> [Belge Bölümü]
▼

Tarafların gerçekleşen sosyal ve ekonomik durumlarına, nafakanın niteliğine, günün ekonomik koşullarına ve davalının gelirine göre, takdir edilen tedbir nafakası miktarı hak ve mesafeye uygun olmayacak şekilde düşüktür. Tedbir nafakasının miktarının tayin edilmesinde davalının geliri ve tarafların birlikte yaşadıkları sırada davalının alıştırdığı geçim şartlarının dikkate alınması gerekir. TMK’nın 176/4. maddesine göre; tarafların mali durumlarının değişmesi veya hakkaniyetin gerektirdiği hallerde iradın arttırılması veya azaltılmasına karar verilebilir.
İradın arttırılması veya azaltılması için ya tarafların mali durumlarının değişmesi veya hakkaniyetin bunu zorunlu kılması gerekmektedir. Bu doğrultuda nafaka alacaklısı davacının ihtiyaçları ile nafaka yükümlüsü davalının gelir durumunda, nafakanın takdir edildiği tarihe göre olağanüstü bir değişiklik olmadığı takdirde; yoksulluk nafakası TÜİK’in yayınladığı ÜFE oranında artırılmalı ve böylece taraflar arasında önceki nafaka takdirinde sağlanan denge korunmalıdır.
Nafaka Artırım Davasında Zamanaşımı
Nafaka artırım talebinde bulunabilmek için herhangi bir zamanaşımı veya hak düşürücü süre öngörülmemiştir. Nafaka devam ettiği sürece nafaka alacaklısı değişen koşullar ve haklı gerekçelerin varlığı halinde her zaman nafaka artırım davasını açabilir. Kişilerin mali durumları her zaman değişiklik gösterebilir Bu nedenle bir zamanaşımı süresi gerekli görülmemiştir.
Nafaka Artırım Davasında Yargılama Usulü
Aile mahkemesinin, nafakanın artırılması yönünde karar verebilmesi için nafaka artırım dava açılması gerekmektedir. Nafakasının artırılması talebiyle açılan dava basit yargılama usulüne tabidir.
Basit yargılama usulünde dava aşaması; dava dilekçesi ve cevap dilekçesinden ibarettir. Yani tarafların birer dilekçe sunma hakkı vardır. Basit yargılama usulü, daha çabuk sonuçlanması gereken, kısa bir incelemeye ihtiyaç duyulan bir yargılama usulüdür.

▲

> [Görev Listesi]
[1] Nafaka artırımıyla ilgili metne göre, nafakanın artırılması talebiyle açılan dava hangi yargılama usulüne tabidir?
[2] Nafaka artırımıyla ilgili metinde "İradın arttırılması veya" ifadesiyle "süresi gerekli görülmemiştir." ifadesi arasındaki kısmı, bu iki ifade de dahil olmak üzere aynen yazın.
[3] Nafaka artırım davasını anlatan metni kaldığı yerden sürdürün.
Bu verilere ihtiyaç duyulmamaktadır.

> [Gösterilen Veriler]
▼

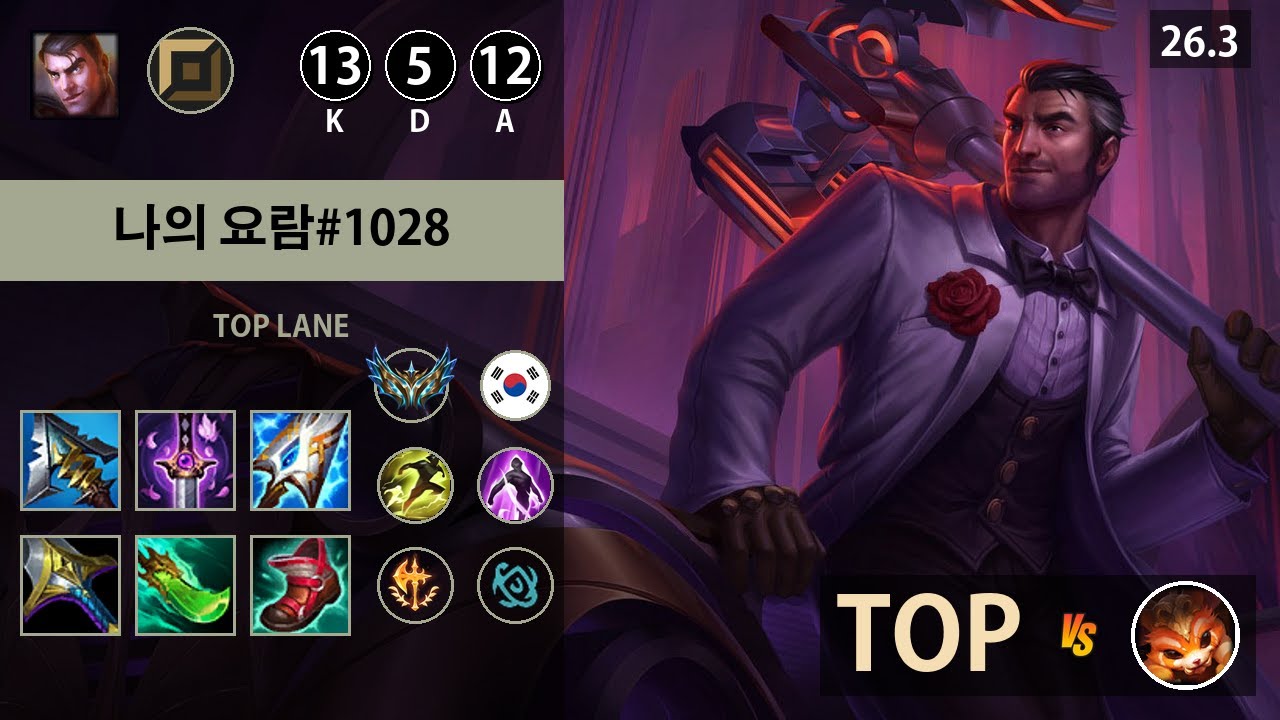 롤 챌린저 탑 제이스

▲

> [Görev Çıktıları]
[1] Basit yargılama usulüne tabidir.

[2]
İradın arttırılması veya azaltılması için ya tarafların mali durumlarının değişmesi veya hakkaniyetin bunu zorunlu kılması gerekmektedir. Bu doğrultuda nafaka alacaklısı davacının ihtiyaçları ile nafaka yükümlüsü davalının gelir durumunda, nafakanın takdir edildiği tarihe göre olağanüstü bir değişiklik olmadığı takdirde; yoksulluk nafakası TÜİK’in yayınladığı ÜFE oranında artırılmalı ve böylece taraflar arasında önceki nafaka takdirinde sağlanan denge korunmalıdır.
Nafaka Artırım Davasında Zamanaşımı
Nafaka artırım talebinde bulunabilmek için herhangi bir zamanaşımı veya hak düşürücü süre öngörülmemiştir. Nafaka devam ettiği sürece nafaka alacaklısı değişen koşullar ve haklı gerekçelerin varlığı halinde her zaman nafaka artırım davasını açabilir. Kişilerin mali durumları her zaman değişiklik gösterebilir Bu nedenle bir zamanaşımı süresi gerekli görülmemiştir.

[3]
Bu tür davalarda, mahkeme delilleri ve beyanları yeterli görür ise duruşma yapmadan dosya üzerinden de karar verebilmektedir. Dosya üzerinden karar verilemiyor ise mahkeme duruşma yapacaktır.
Basit yargılama usulünde mahkeme, en fazla iki duruşma yaparak yargılamayı tamamlamak zorundadır. Yapılacak olan duruşmalar arası ise en fazla bir ay olmalıdır. Görüldüğü üzere nafakanın indirilmesi davası, boşanma davasından farklı bir usul ile görülmekte olup hızlı ve daha çabuk karara verilen bir yargılama usulüne tabidir.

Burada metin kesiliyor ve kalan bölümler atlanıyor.